* **Texto em estudo**
---------------

MEU PAI E MEU HERÓI

O herói da minha vida poderia ter sido o reverendo Luther King, feito mártir por sua pregação da igualdade racial - “Eu tenho um sonho!”. Ou o cosmonauta soviético Yuri Gagarin, primeiro humano a viajar pelo espaço sideral- “A terra é azul!”. Porém, meu herói foi um homem do povo: meu pai! Chamava-se Rurick Cardoso. Estranho nome de origem russa, para um homem nascido e criado no sertão destas Minas, todavia, Gerais! Primogênito de quatro filhos, quando nasci ele contava trinta e sete anos. Tão logo peguei um tamanho, em seu carro de praça - Fordinho - (atual táxi) me levava nas corridas, quase como um troféu, ou um amuleto!

Este homem singular, que pelas agruras da vida freqüentou uma escolinha de roça apenas até o segundo ano, era obstinado, perspicaz, leal, e ponderado. Por exemplo: quando os filhos excediam nas peraltices, em casa, jamais levantou a mão contra qualquer de nós. Colocava-nos, isto sim - de castigo -, sentados numa cadeira ora em absoluto silêncio, ora lendo um livro de escola, por meia-hora, em voz alta. E bastava. Somos-lhe gratos por este tratamento - já naquele tempo!

Ao concluir a Escola Primária fiquei em dúvida: eu seria papa, marinheiro ou aviador? Como é sabido que ao mar navio balança demais, provocando enjôos; e aviões caem, irremediavelmente; optei pela carreira religiosa, num seminário perto daqui. Na primeira ida, como éramos vários garotos de Bom Despacho que para lá seguíamos em estudos, meu 'velho' decidiu levar todo mundo (com malas, sonhos, canastras de pertences...) em seu caminhão - na volta trazendo uma carga de pedras para fazer cal. Ocorreu que certo colega deixou seu violão, atrás do banco da cabine... Ao voltar pra casa, deparando com a esposa em prantos pela ausência do filho, papai que desde o casamento abandonara serenatas e boemias, tomou do instrumento e por dias seguidos, à tardinha, com sua bela voz entoava canções alegres assim aliviando dores próprias e alheias.

---------------

* **Dados fornecidos**
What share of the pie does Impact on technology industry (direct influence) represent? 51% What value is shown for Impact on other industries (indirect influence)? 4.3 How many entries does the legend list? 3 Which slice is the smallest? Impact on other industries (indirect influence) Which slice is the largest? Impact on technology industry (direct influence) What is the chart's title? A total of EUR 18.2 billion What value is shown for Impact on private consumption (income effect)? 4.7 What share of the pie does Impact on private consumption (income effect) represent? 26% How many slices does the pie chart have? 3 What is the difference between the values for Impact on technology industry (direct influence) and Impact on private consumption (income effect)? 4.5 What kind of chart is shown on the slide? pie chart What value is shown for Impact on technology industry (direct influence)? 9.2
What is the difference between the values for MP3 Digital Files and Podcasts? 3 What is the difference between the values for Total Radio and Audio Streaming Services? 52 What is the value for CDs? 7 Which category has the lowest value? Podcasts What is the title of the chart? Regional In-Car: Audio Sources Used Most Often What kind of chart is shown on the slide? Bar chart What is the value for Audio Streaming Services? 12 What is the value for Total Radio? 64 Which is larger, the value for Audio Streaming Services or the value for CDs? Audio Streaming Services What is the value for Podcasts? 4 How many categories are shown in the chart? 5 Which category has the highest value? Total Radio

---------------

* **Exercícios**
a. Reproduza sem alterações o trecho do texto em estudo que vai de "MEU PAI E MEU" até "ou um amuleto!", incluindo essas palavras.
b. Retome o relato "Meu pai e meu herói" e siga escrevendo a partir da última frase dele.

* **Respostas por item**
a.
MEU PAI E MEU HERÓI

O herói da minha vida poderia ter sido o reverendo Luther King, feito mártir por sua pregação da igualdade racial - “Eu tenho um sonho!”. Ou o cosmonauta soviético Yuri Gagarin, primeiro humano a viajar pelo espaço sideral- “A terra é azul!”. Porém, meu herói foi um homem do povo: meu pai! Chamava-se Rurick Cardoso. Estranho nome de origem russa, para um homem nascido e criado no sertão destas Minas, todavia, Gerais! Primogênito de quatro filhos, quando nasci ele contava trinta e sete anos. Tão logo peguei um tamanho, em seu carro de praça - Fordinho - (atual táxi) me levava nas corridas, quase como um troféu, ou um amuleto!

b.
Anos depois, trilhando caminhos que me levassem a Roma, me mudaria para São Paulo, ali concluindo a segunda etapa dos meus preparativos como futuro servo de Deus. Também na primeira ida à Terra da Garoa, de novo meu pai fez questão de me acompanhar. Parece que precisava daquela viagem mais do que eu. No regresso, por muito tempo seu assunto predileto era contar em detalhes o passeio: a magnífica Catedral da Sé, a travessia pelo Viaduto do Chá, o altíssimoTerraço Itália, o ladrão tentando roubar-lhe o relógio na rodoviária (porque mineiro não perde trem, e ônibus também não!). Porém, a tempo, Deus que tudo vê, viu que eu não servia para o seu ministério...

Por falta de vocação religiosa retornei à terra natal. Só aqui tomei pé das dificuldades financeiras, penúria mesmo, enfrentadas pelo 'velho' - tendo inclusive que esgueirar-se no armazém, até outros fregueses saírem, daí pedindo fiado ao propritário, mesmo sem haver pago a caderneta do mês anterior; que depois saldou! Quando fui aprovado em concurso para o Banco do Brasil, ele ficou mais exultante que eu. Só então compreendi: eu era sua esperança! Contudo nunca dissemos um ao outro ”Eu te amo filho!” e “Eu te amo pai!” Entre homens estas delicadezas não caíam bem. Ah, do que são capazes as palavras...

Vítima de câncer devastador, pressentindo a hora derradeira, pediu a todos que se retirassem do quarto: a ninguém permitiu assistir sua agonia. Então morando em BH, não estive ali para contrariá-lo, uma última vez. Porém ficou-me a lição: sozinho é mais fácil suportar a dor da própria partida. Deus certamente o acolheu em sua misericórdia. Que a mim, também, um dia.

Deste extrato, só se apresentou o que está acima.